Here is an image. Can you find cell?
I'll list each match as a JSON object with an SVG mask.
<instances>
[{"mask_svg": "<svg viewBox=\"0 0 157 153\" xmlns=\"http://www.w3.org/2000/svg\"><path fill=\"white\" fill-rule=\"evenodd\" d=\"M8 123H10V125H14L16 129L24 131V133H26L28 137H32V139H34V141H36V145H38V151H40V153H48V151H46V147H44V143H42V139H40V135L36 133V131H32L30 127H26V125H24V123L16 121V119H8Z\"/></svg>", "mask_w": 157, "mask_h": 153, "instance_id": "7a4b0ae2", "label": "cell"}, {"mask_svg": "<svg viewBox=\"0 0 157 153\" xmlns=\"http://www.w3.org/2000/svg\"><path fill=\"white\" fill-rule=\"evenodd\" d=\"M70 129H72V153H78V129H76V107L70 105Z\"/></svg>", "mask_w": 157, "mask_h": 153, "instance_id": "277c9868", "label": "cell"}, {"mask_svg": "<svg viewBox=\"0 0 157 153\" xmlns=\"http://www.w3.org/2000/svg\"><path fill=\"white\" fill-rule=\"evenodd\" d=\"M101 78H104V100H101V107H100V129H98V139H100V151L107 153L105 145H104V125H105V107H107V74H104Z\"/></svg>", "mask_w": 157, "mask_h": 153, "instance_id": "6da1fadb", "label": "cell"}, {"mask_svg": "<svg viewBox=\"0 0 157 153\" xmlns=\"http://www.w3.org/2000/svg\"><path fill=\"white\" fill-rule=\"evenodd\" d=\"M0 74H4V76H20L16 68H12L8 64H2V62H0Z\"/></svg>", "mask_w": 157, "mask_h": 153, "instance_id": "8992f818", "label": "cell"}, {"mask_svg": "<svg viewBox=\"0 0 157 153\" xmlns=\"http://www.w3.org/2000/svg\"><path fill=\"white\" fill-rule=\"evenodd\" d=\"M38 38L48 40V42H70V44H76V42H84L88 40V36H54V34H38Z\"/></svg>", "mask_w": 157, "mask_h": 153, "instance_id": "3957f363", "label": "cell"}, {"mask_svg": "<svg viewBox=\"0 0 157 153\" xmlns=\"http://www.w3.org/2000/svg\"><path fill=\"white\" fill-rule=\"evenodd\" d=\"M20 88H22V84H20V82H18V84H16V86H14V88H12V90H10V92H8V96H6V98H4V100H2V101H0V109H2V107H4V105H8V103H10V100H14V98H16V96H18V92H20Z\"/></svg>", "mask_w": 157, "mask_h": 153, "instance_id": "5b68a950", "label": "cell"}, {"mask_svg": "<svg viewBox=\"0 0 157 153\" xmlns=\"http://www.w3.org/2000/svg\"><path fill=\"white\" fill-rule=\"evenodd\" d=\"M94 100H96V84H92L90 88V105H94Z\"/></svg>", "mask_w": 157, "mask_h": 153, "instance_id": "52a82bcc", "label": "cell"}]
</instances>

+ + +

» Problem description: Could you copy the records above verbatim, every line unchanged?

» Problem solution:
Here is an image. Can you find cell?
I'll list each match as a JSON object with an SVG mask.
<instances>
[{"mask_svg": "<svg viewBox=\"0 0 157 153\" xmlns=\"http://www.w3.org/2000/svg\"><path fill=\"white\" fill-rule=\"evenodd\" d=\"M8 123H10V125H14L16 129L24 131V133H26L28 137H32V139H34V141H36V145H38V151H40V153H48V151H46V147H44V143H42V139H40V135L36 133V131H32L30 127H26V125H24V123L16 121V119H8Z\"/></svg>", "mask_w": 157, "mask_h": 153, "instance_id": "7a4b0ae2", "label": "cell"}, {"mask_svg": "<svg viewBox=\"0 0 157 153\" xmlns=\"http://www.w3.org/2000/svg\"><path fill=\"white\" fill-rule=\"evenodd\" d=\"M70 129H72V153H78V129H76V107L70 105Z\"/></svg>", "mask_w": 157, "mask_h": 153, "instance_id": "277c9868", "label": "cell"}, {"mask_svg": "<svg viewBox=\"0 0 157 153\" xmlns=\"http://www.w3.org/2000/svg\"><path fill=\"white\" fill-rule=\"evenodd\" d=\"M101 78H104V100H101V107H100V129H98V139H100V151L107 153L105 145H104V125H105V107H107V74H104Z\"/></svg>", "mask_w": 157, "mask_h": 153, "instance_id": "6da1fadb", "label": "cell"}, {"mask_svg": "<svg viewBox=\"0 0 157 153\" xmlns=\"http://www.w3.org/2000/svg\"><path fill=\"white\" fill-rule=\"evenodd\" d=\"M0 74H4V76H20L16 68H12L8 64H2V62H0Z\"/></svg>", "mask_w": 157, "mask_h": 153, "instance_id": "8992f818", "label": "cell"}, {"mask_svg": "<svg viewBox=\"0 0 157 153\" xmlns=\"http://www.w3.org/2000/svg\"><path fill=\"white\" fill-rule=\"evenodd\" d=\"M38 38L48 40V42H70V44H76V42H84L88 40V36H54V34H38Z\"/></svg>", "mask_w": 157, "mask_h": 153, "instance_id": "3957f363", "label": "cell"}, {"mask_svg": "<svg viewBox=\"0 0 157 153\" xmlns=\"http://www.w3.org/2000/svg\"><path fill=\"white\" fill-rule=\"evenodd\" d=\"M20 88H22V84H20V82H18V84H16V86H14V88H12V90H10V92H8V96H6V98H4V100H2V101H0V109H2V107H4V105H8V103H10V100H14V98H16V96H18V92H20Z\"/></svg>", "mask_w": 157, "mask_h": 153, "instance_id": "5b68a950", "label": "cell"}, {"mask_svg": "<svg viewBox=\"0 0 157 153\" xmlns=\"http://www.w3.org/2000/svg\"><path fill=\"white\" fill-rule=\"evenodd\" d=\"M94 100H96V84H92L90 88V105H94Z\"/></svg>", "mask_w": 157, "mask_h": 153, "instance_id": "52a82bcc", "label": "cell"}]
</instances>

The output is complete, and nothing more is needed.